*** Exercise material ***

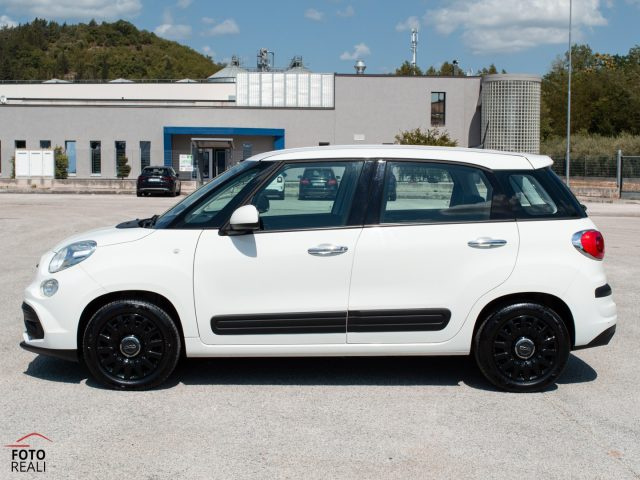 FIAT 500L usata, con Touch screen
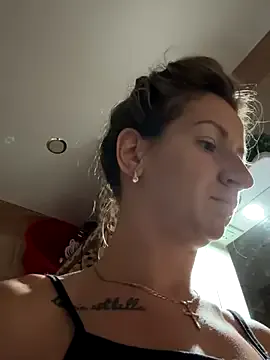 EvvaMur — finger in the ass
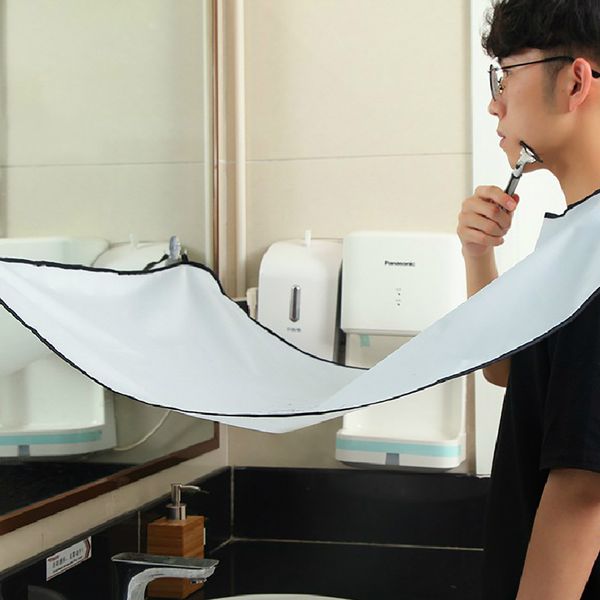 multicolor durable waterproof beard shaving gown apron hairdresser home tool for men professional salon barber accessories
multicolor durable waterproof beard shaving gown apron hairdresser home tool for men professional salon barber accessories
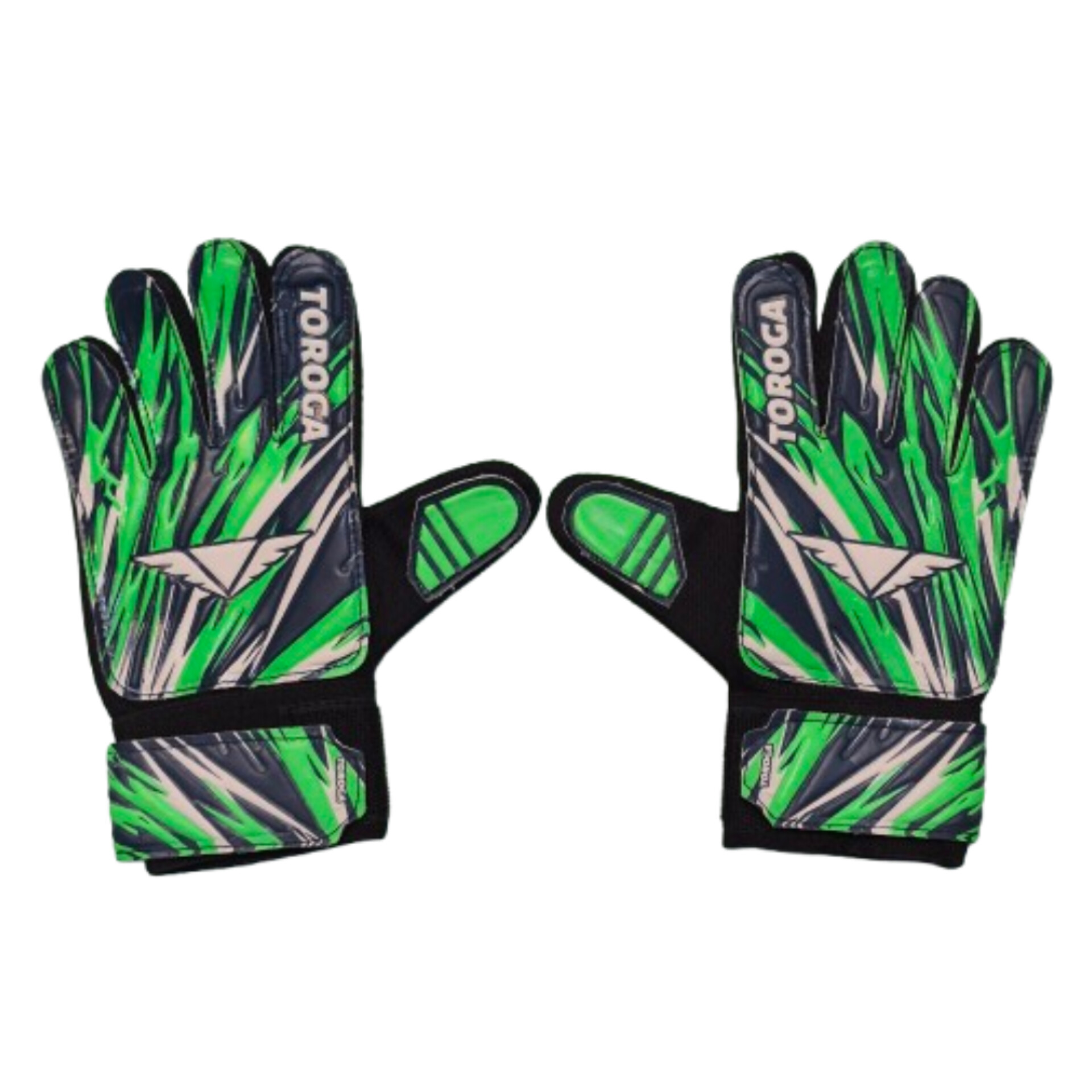 دستکش دروازبانی سایز 4 TOROGA
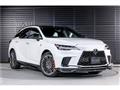 2025 Lexus RX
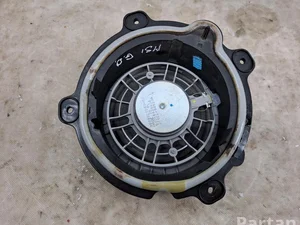 Opel 9822811480 Mokka II e 2022 Haut-parleur Right Rear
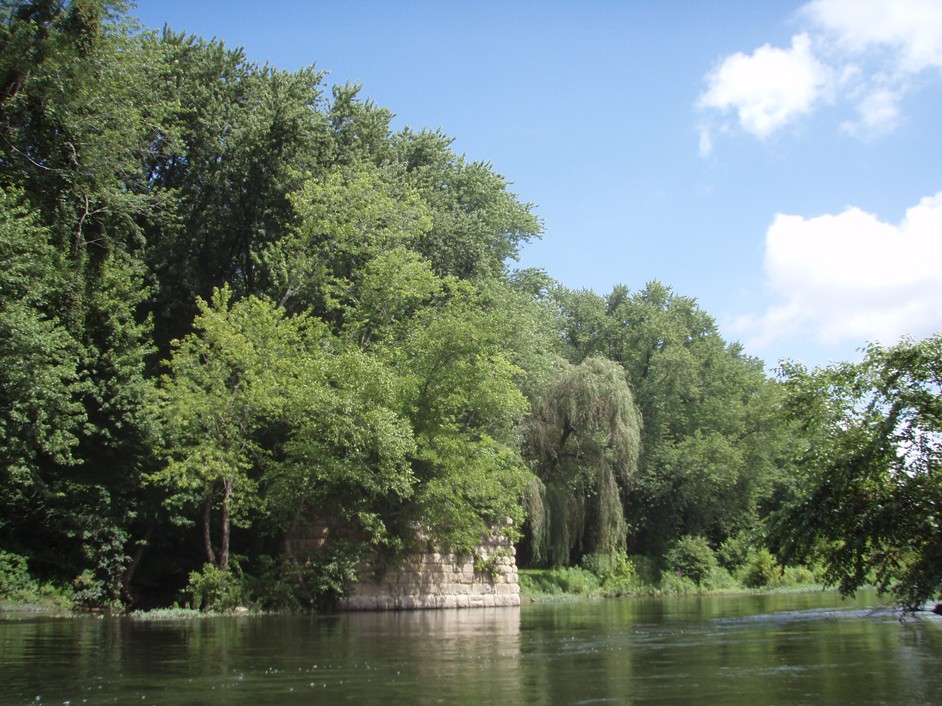  Juniata River.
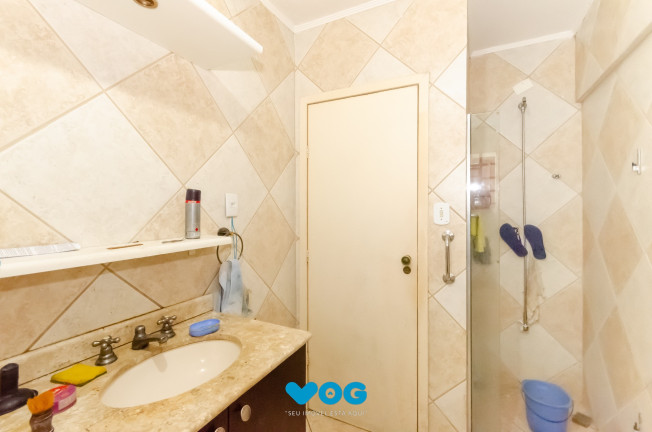 Imagem Imóvel com 2 Quartos à Venda, 106 m² em Santana - Porto Alegre
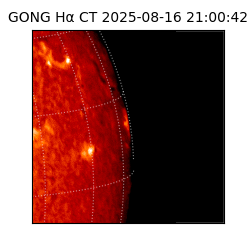 gong - 2025-08-16T21:00:42
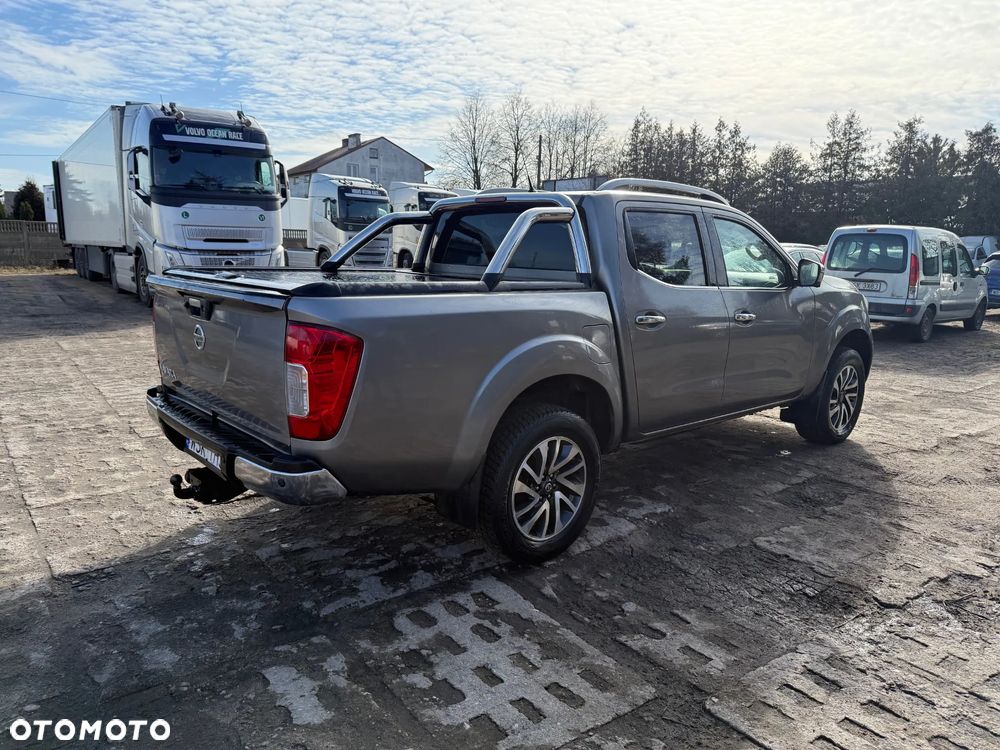 Nissan Navara - 6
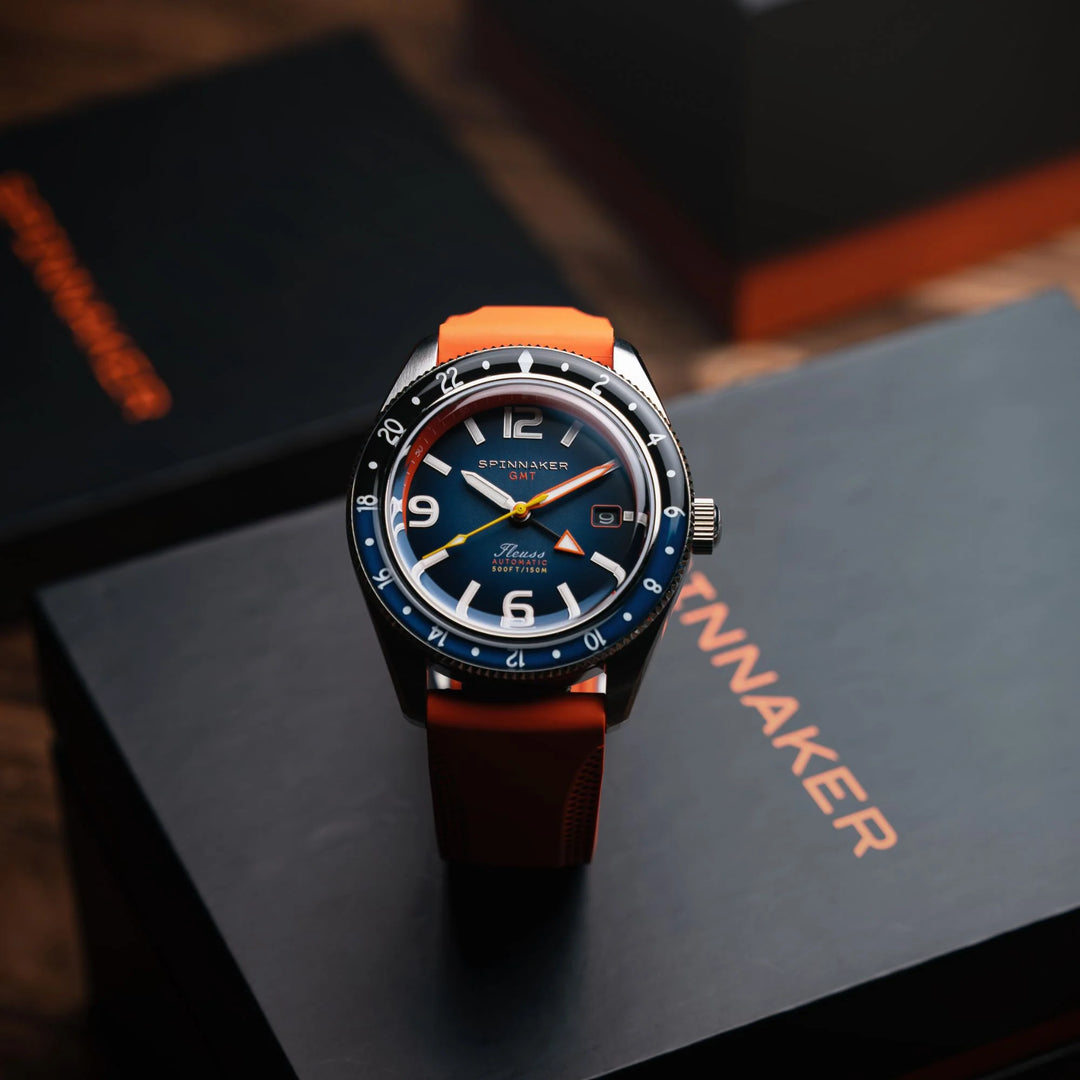 Deep Blue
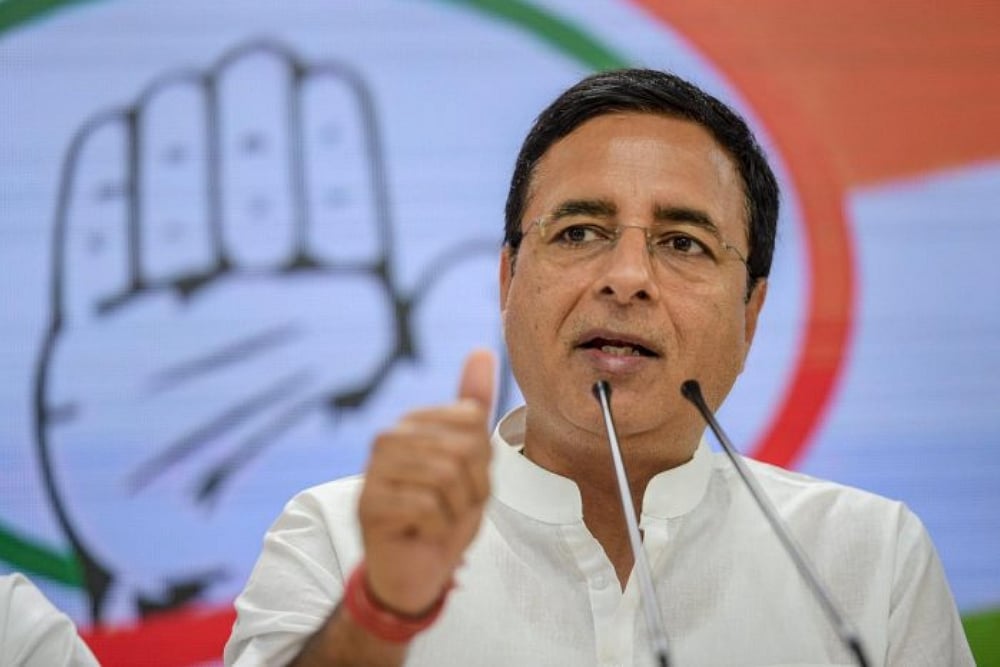 Bypoll Results: Congress Takes Opportunity To Attack PM Modi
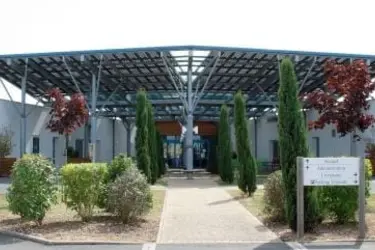 maison de retraite le vige soubise 17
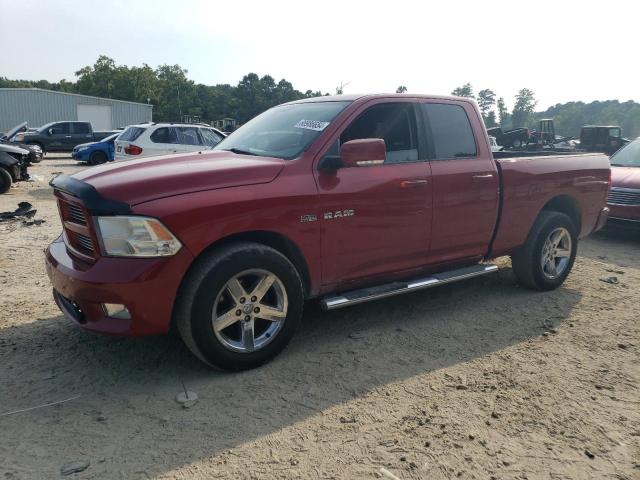 DODGE RAM 1500 2010 1d7rb1gtxas250719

***

_The task_
Only an exact copy of the entries, with no pictures, is expected as the answer.

_Solved exercise_
 FIAT 500L usata, con Touch screen
 EvvaMur — finger in the ass
 multicolor durable waterproof beard shaving gown apron hairdresser home tool for men professional salon barber accessories
multicolor durable waterproof beard shaving gown apron hairdresser home tool for men professional salon barber accessories
 دستکش دروازبانی سایز 4 TOROGA
 2025 Lexus RX
 Opel 9822811480 Mokka II e 2022 Haut-parleur Right Rear
  Juniata River.
 Imagem Imóvel com 2 Quartos à Venda, 106 m² em Santana - Porto Alegre
 gong - 2025-08-16T21:00:42
 Nissan Navara - 6
 Deep Blue
 Bypoll Results: Congress Takes Opportunity To Attack PM Modi
 maison de retraite le vige soubise 17
 DODGE RAM 1500 2010 1d7rb1gtxas250719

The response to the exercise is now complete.